## [STATED GOAL]
Please write out the records below word for word, everything from the line containing "From among the options" down to the line containing "624 centimetres", with both of those lines included.
## Start PROVIDED DATA
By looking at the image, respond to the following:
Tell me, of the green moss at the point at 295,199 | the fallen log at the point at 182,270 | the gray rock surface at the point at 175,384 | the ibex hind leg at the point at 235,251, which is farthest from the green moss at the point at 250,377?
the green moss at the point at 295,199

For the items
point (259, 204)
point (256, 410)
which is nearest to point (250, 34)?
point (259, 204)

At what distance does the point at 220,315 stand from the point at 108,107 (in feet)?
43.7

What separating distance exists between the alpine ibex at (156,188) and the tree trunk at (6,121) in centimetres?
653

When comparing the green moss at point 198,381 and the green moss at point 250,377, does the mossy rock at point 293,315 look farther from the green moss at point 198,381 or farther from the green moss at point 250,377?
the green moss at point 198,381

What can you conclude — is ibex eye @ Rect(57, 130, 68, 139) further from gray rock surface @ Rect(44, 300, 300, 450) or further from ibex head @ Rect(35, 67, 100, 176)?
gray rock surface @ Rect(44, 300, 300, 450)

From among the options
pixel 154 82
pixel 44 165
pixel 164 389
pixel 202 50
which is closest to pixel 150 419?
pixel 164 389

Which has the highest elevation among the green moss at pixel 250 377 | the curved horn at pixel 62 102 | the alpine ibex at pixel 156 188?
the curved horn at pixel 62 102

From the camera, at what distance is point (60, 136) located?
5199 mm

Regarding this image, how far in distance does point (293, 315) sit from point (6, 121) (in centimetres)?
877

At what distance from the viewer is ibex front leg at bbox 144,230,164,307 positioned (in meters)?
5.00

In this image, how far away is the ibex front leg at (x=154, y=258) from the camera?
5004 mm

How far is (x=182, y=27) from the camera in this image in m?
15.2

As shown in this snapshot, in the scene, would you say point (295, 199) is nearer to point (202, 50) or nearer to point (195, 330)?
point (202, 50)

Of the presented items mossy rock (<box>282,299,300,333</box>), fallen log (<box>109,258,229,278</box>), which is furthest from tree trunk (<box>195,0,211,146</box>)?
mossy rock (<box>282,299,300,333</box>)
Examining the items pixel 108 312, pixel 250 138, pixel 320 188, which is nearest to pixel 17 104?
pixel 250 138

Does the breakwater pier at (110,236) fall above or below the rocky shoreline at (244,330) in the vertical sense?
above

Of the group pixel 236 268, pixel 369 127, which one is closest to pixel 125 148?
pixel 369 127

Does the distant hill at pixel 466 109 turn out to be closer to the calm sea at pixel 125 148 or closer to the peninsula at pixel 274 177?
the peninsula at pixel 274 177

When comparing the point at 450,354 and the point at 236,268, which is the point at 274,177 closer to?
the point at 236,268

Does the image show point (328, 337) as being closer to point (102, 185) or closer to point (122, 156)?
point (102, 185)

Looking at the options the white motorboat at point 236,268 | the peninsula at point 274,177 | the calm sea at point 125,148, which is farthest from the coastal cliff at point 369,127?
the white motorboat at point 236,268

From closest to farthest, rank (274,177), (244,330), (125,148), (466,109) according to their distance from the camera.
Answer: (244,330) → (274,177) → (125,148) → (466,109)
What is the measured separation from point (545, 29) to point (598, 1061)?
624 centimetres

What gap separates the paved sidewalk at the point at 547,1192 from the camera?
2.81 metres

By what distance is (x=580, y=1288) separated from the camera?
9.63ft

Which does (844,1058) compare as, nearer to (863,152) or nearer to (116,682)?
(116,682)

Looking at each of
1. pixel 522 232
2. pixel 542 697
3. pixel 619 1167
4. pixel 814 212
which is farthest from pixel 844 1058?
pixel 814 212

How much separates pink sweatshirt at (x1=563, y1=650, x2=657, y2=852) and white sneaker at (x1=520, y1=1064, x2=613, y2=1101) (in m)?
## End PROVIDED DATA
## [EXERCISE OUTPUT]
From among the options
pixel 154 82
pixel 44 165
pixel 164 389
pixel 202 50
which is closest to pixel 150 419?
pixel 164 389

Which has the highest elevation among the green moss at pixel 250 377 | the curved horn at pixel 62 102 | the alpine ibex at pixel 156 188?
the curved horn at pixel 62 102

From the camera, at what distance is point (60, 136) located?
5199 mm

Regarding this image, how far in distance does point (293, 315) sit from point (6, 121) (in centimetres)?
877

At what distance from the viewer is ibex front leg at bbox 144,230,164,307 positioned (in meters)?
5.00

In this image, how far away is the ibex front leg at (x=154, y=258) from the camera?
5004 mm

How far is (x=182, y=27) from the camera in this image in m?
15.2

As shown in this snapshot, in the scene, would you say point (295, 199) is nearer to point (202, 50) or nearer to point (195, 330)?
point (202, 50)

Of the presented items mossy rock (<box>282,299,300,333</box>), fallen log (<box>109,258,229,278</box>), which is furthest from tree trunk (<box>195,0,211,146</box>)?
mossy rock (<box>282,299,300,333</box>)
Examining the items pixel 108 312, pixel 250 138, pixel 320 188, which is nearest to pixel 17 104?
pixel 250 138

Does the breakwater pier at (110,236) fall above or below the rocky shoreline at (244,330) in the vertical sense?
above

Of the group pixel 236 268, pixel 369 127, which one is closest to pixel 125 148?
pixel 369 127

Does the distant hill at pixel 466 109 turn out to be closer to the calm sea at pixel 125 148 or closer to the peninsula at pixel 274 177?
the peninsula at pixel 274 177

When comparing the point at 450,354 and the point at 236,268, which is the point at 274,177 closer to?
the point at 236,268

Does the image show point (328, 337) as being closer to point (102, 185) or closer to point (122, 156)?
point (102, 185)

Looking at the options the white motorboat at point 236,268 | the peninsula at point 274,177 | the calm sea at point 125,148, which is farthest from the coastal cliff at point 369,127?
the white motorboat at point 236,268

From closest to farthest, rank (274,177), (244,330), (125,148), (466,109) according to their distance from the camera.
Answer: (244,330) → (274,177) → (125,148) → (466,109)
What is the measured separation from point (545, 29) to point (598, 1061)?
624 centimetres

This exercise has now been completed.